### What you need to do
A verbatim printing of the entries that follow is needed; pictures must not appear in it.
Input records below:
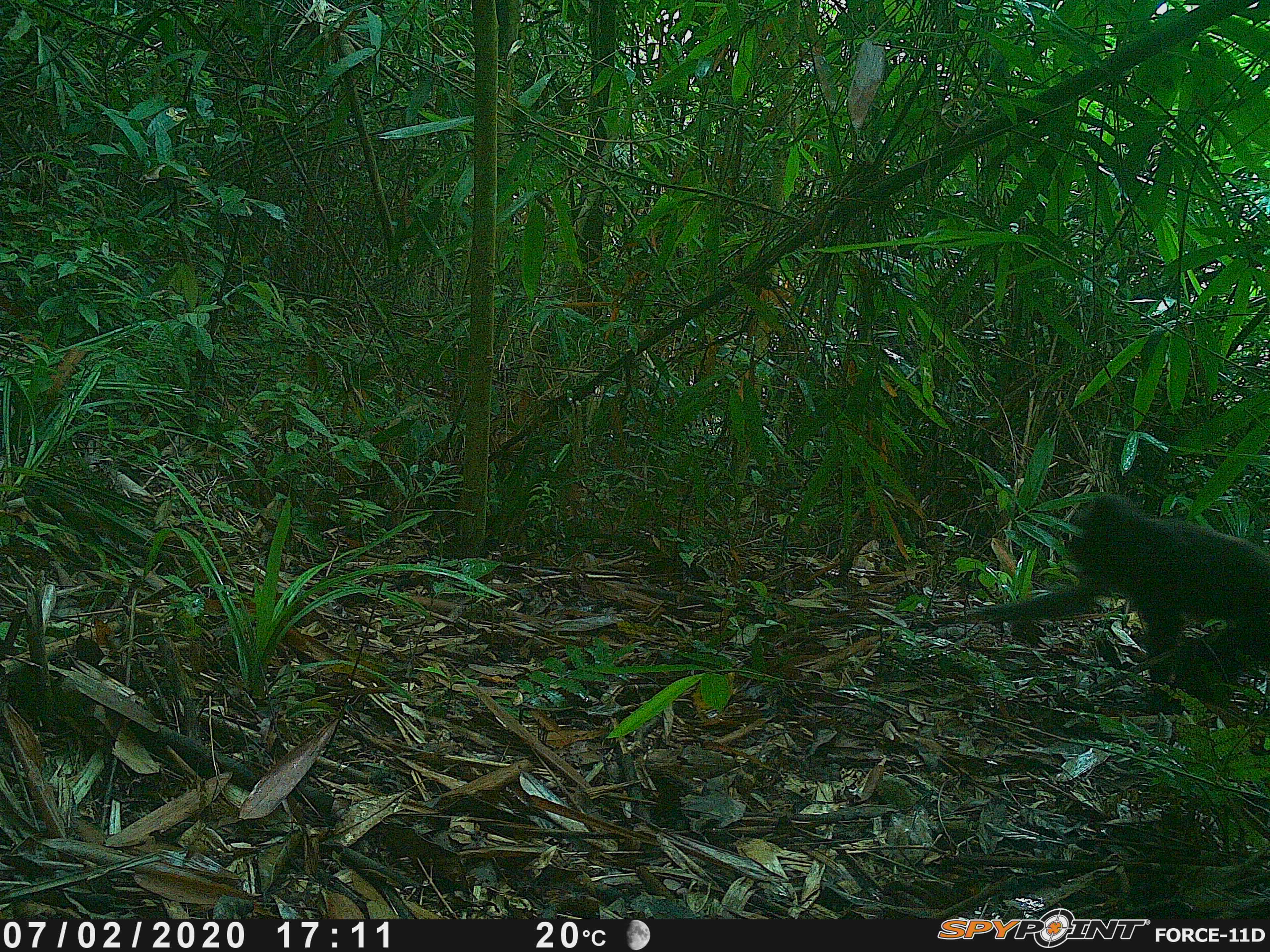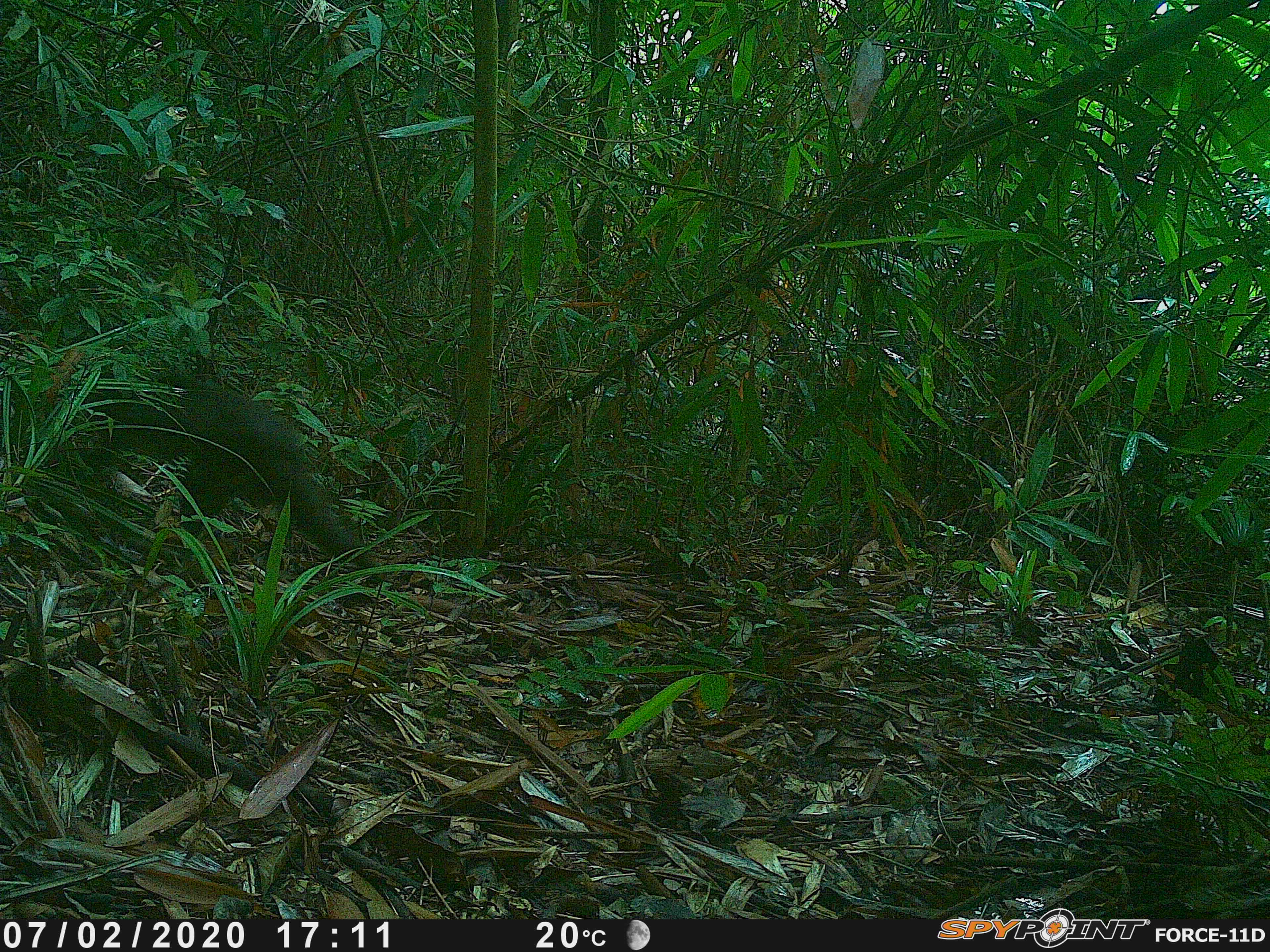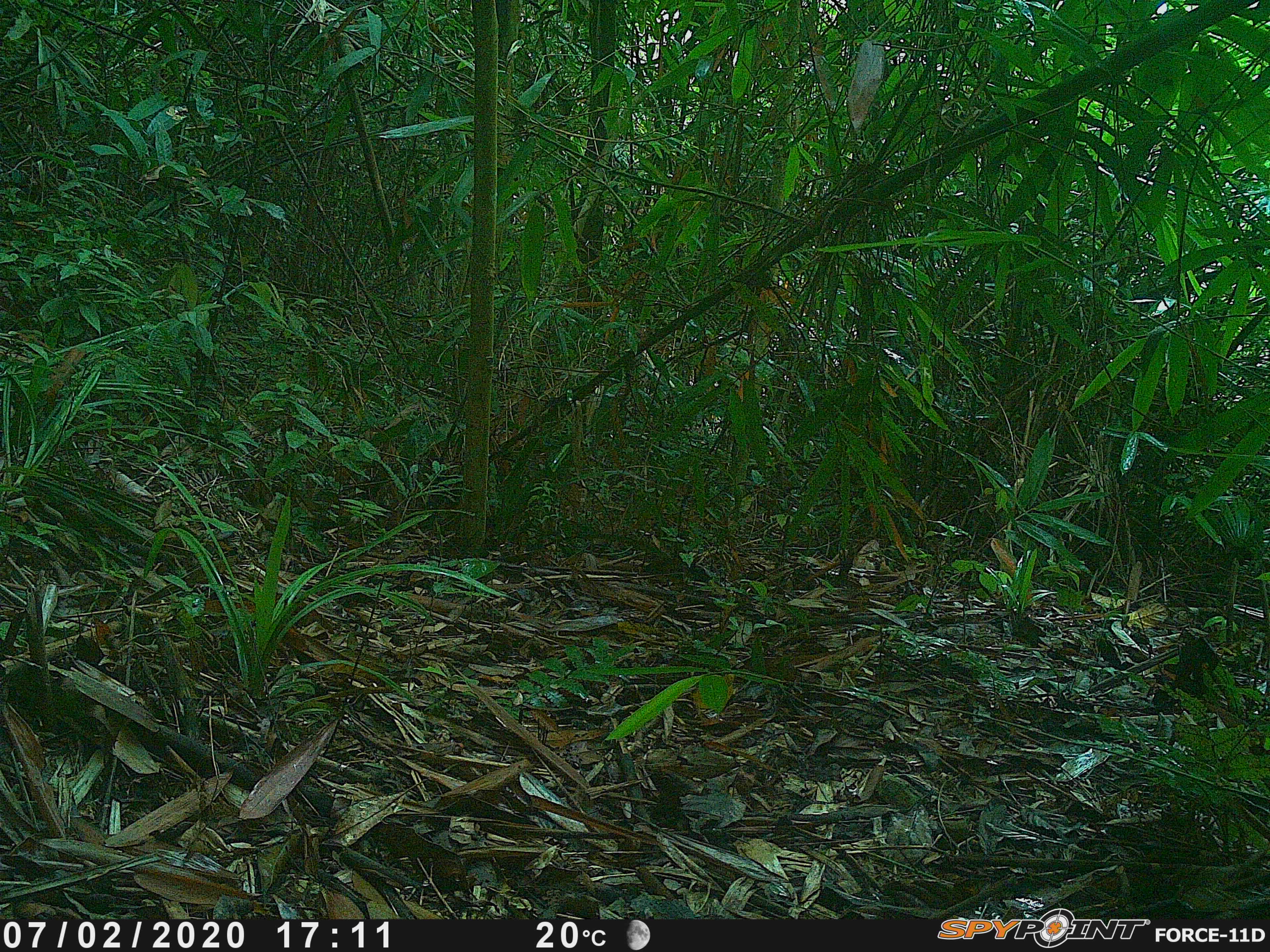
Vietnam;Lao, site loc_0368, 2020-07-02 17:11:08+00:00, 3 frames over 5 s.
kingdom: Animalia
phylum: Chordata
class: Mammalia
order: Primates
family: Cercopithecidae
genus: Macaca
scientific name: Macaca arctoides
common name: stump-tailed macaque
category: stump tailed macaque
Stump tailed macaque (stump-tailed macaque) (Macaca arctoides). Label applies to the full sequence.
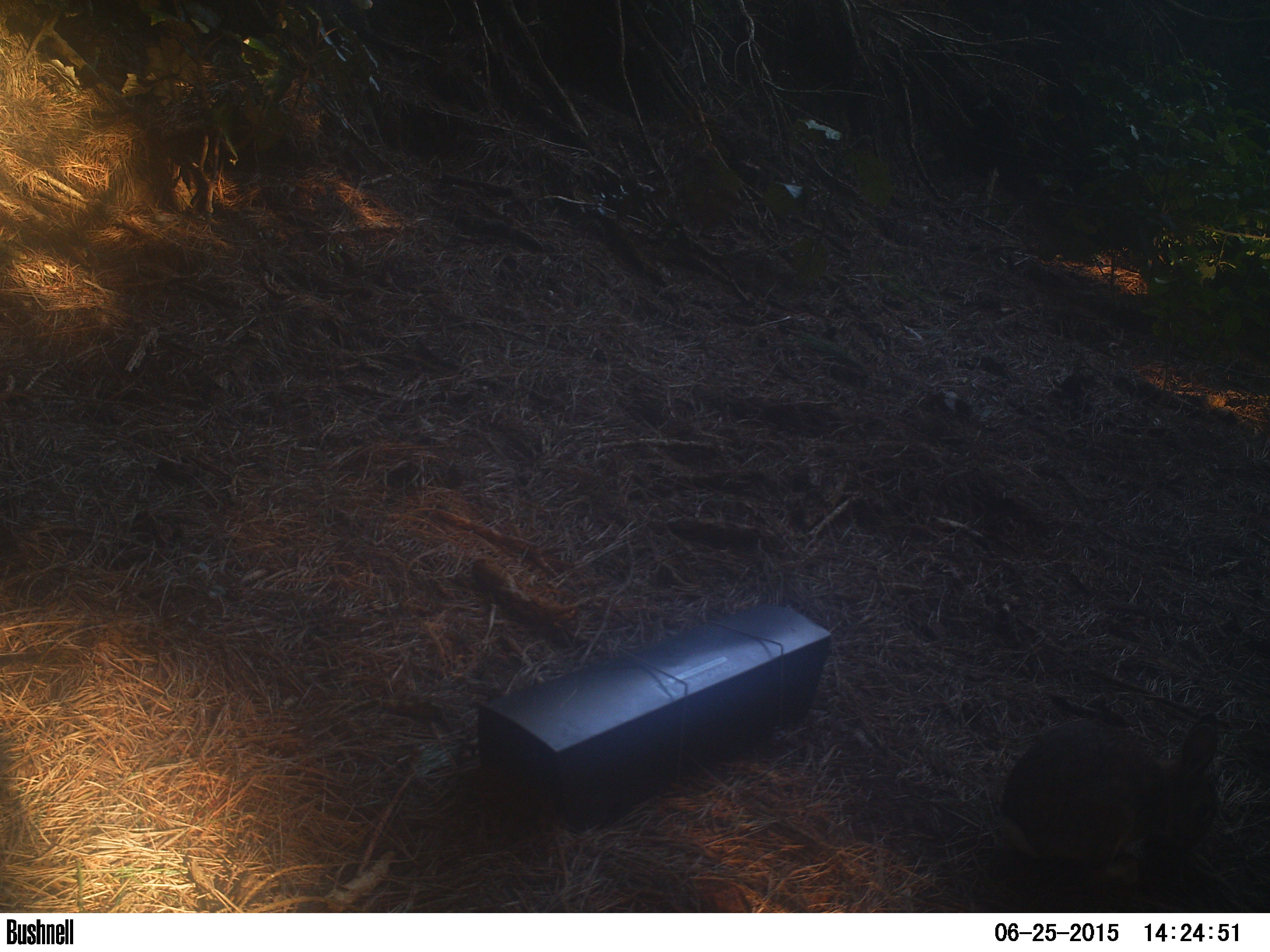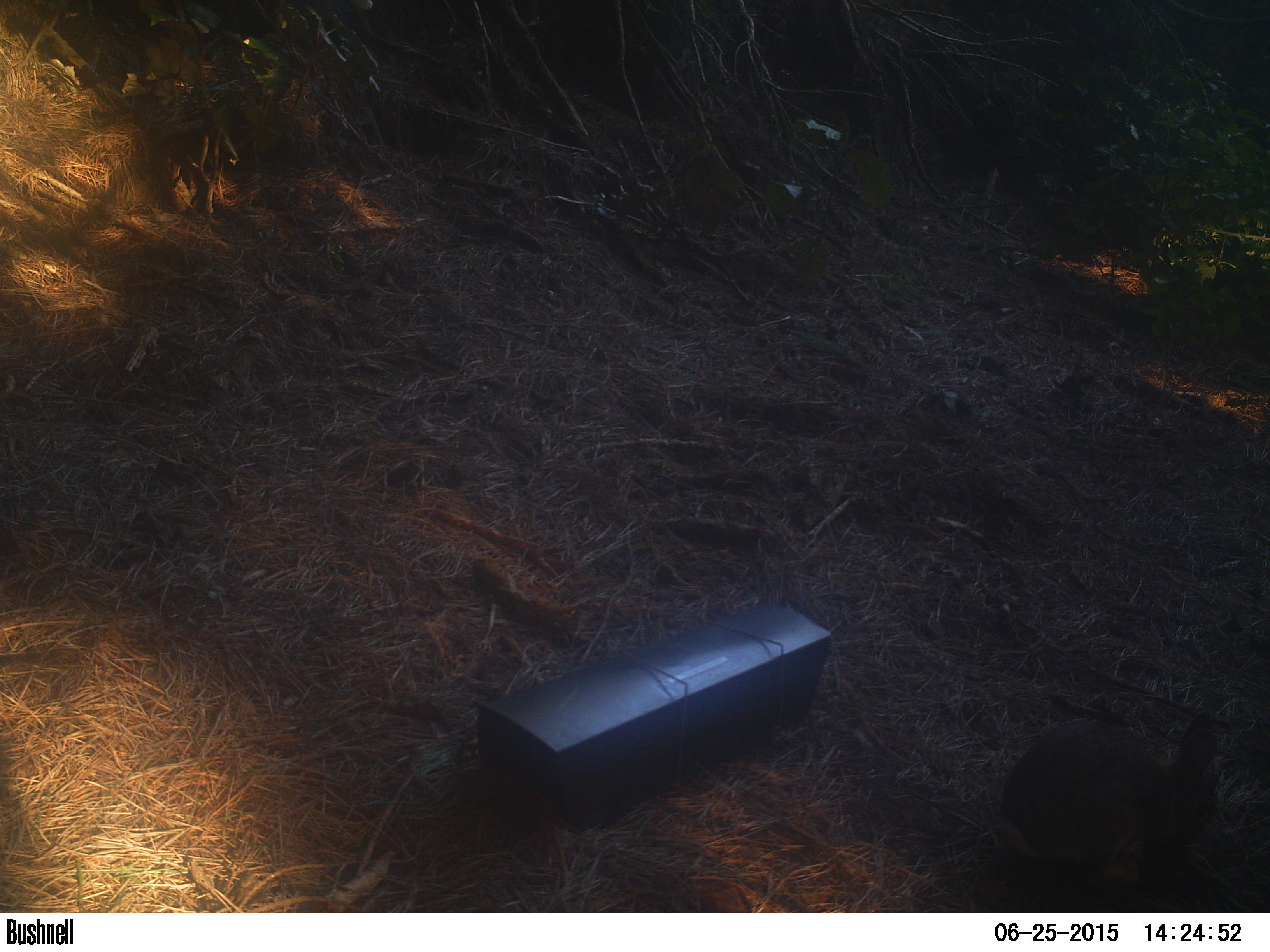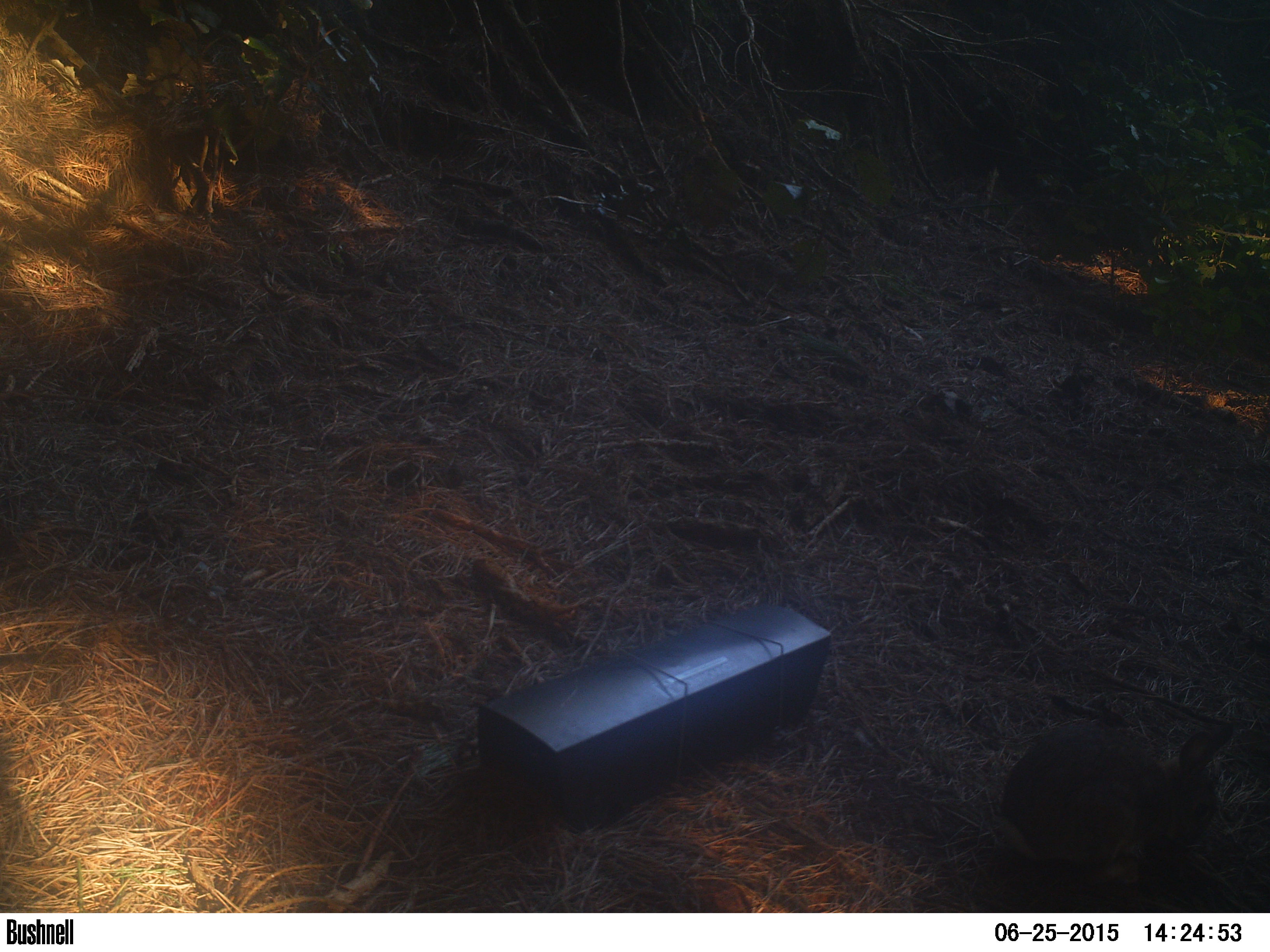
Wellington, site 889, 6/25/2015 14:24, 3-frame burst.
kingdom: Animalia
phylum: Chordata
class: Mammalia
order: Lagomorpha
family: Leporidae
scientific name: Leporidae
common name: rabbit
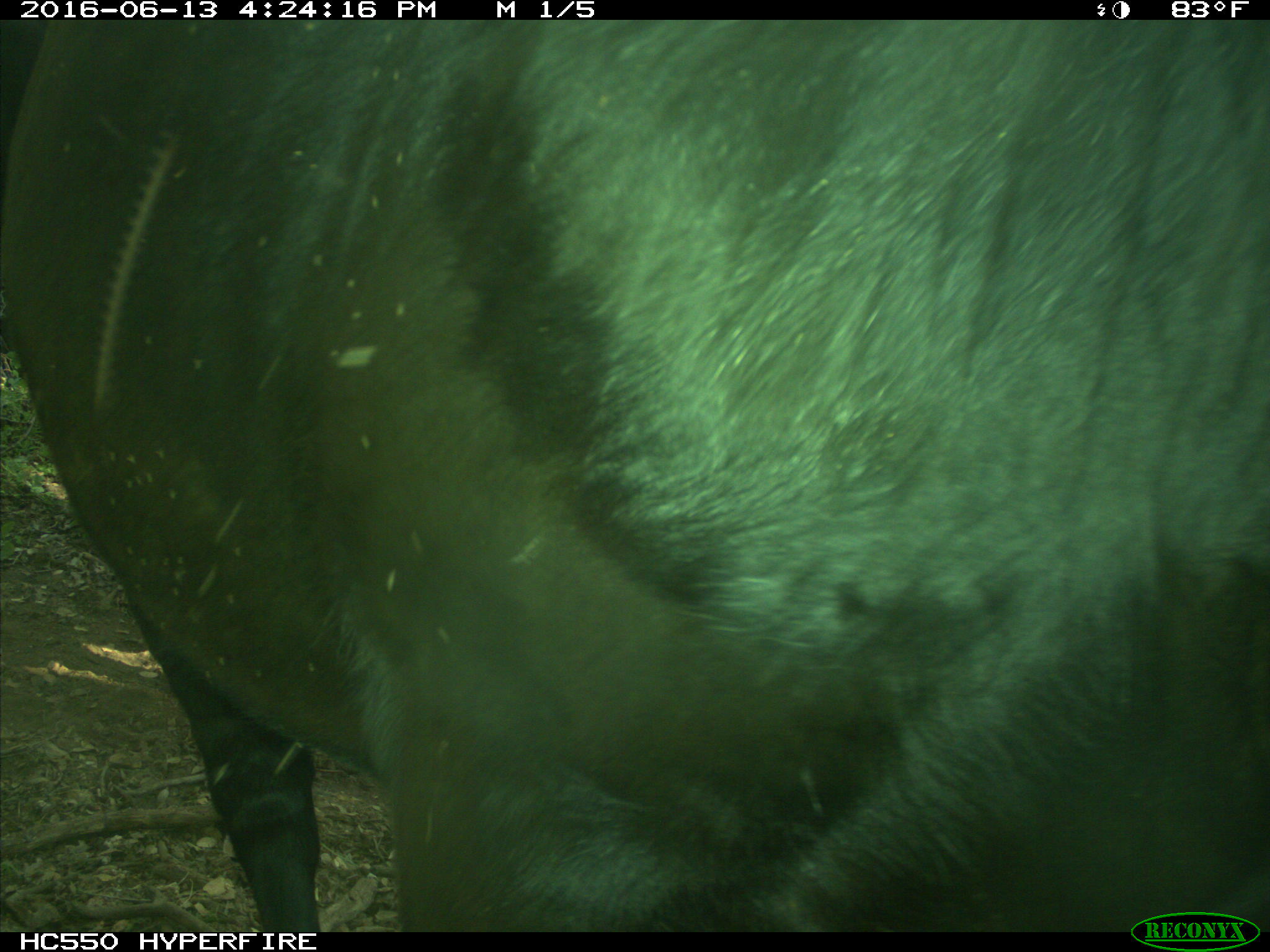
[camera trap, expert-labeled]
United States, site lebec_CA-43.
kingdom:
End of Input records.
### Problem solution
Vietnam;Lao, site loc_0368, 2020-07-02 17:11:08+00:00, 3 frames over 5 s.
kingdom: Animalia
phylum: Chordata
class: Mammalia
order: Primates
family: Cercopithecidae
genus: Macaca
scientific name: Macaca arctoides
common name: stump-tailed macaque
category: stump tailed macaque
Stump tailed macaque (stump-tailed macaque) (Macaca arctoides). Label applies to the full sequence.
Wellington, site 889, 6/25/2015 14:24, 3-frame burst.
kingdom: Animalia
phylum: Chordata
class: Mammalia
order: Lagomorpha
family: Leporidae
scientific name: Leporidae
common name: rabbit
[camera trap, expert-labeled]
United States, site lebec_CA-43.
kingdom:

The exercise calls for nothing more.